> [Work instructions] Write out exactly the lines of the entries below, from the first through the line containing "CSS rules to specify fonts", and nothing beyond them.

> [Stored items from a collection]
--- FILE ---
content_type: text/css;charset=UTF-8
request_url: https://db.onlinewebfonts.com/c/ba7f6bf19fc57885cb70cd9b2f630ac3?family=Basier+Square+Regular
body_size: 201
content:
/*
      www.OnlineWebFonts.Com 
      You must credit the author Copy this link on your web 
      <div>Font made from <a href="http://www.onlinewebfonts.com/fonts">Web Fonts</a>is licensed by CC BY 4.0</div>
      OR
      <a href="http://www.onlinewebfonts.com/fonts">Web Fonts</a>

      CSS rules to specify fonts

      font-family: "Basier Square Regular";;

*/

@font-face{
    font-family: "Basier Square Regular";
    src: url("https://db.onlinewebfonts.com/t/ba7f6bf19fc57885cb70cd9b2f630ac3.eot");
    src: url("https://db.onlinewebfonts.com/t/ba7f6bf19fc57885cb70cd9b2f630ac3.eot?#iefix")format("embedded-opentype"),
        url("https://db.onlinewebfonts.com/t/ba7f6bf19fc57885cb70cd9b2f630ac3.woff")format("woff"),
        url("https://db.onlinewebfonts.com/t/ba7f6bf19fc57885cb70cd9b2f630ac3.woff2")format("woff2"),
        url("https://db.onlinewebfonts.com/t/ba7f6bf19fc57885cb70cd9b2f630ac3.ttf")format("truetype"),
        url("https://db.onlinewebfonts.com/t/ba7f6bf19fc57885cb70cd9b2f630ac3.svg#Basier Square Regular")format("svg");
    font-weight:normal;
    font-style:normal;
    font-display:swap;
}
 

> [Answer to this problem]
--- FILE ---
content_type: text/css;charset=UTF-8
request_url: https://db.onlinewebfonts.com/c/ba7f6bf19fc57885cb70cd9b2f630ac3?family=Basier+Square+Regular
body_size: 201
content:
/*
      www.OnlineWebFonts.Com 
      You must credit the author Copy this link on your web 
      <div>Font made from <a href="http://www.onlinewebfonts.com/fonts">Web Fonts</a>is licensed by CC BY 4.0</div>
      OR
      <a href="http://www.onlinewebfonts.com/fonts">Web Fonts</a>

      CSS rules to specify fonts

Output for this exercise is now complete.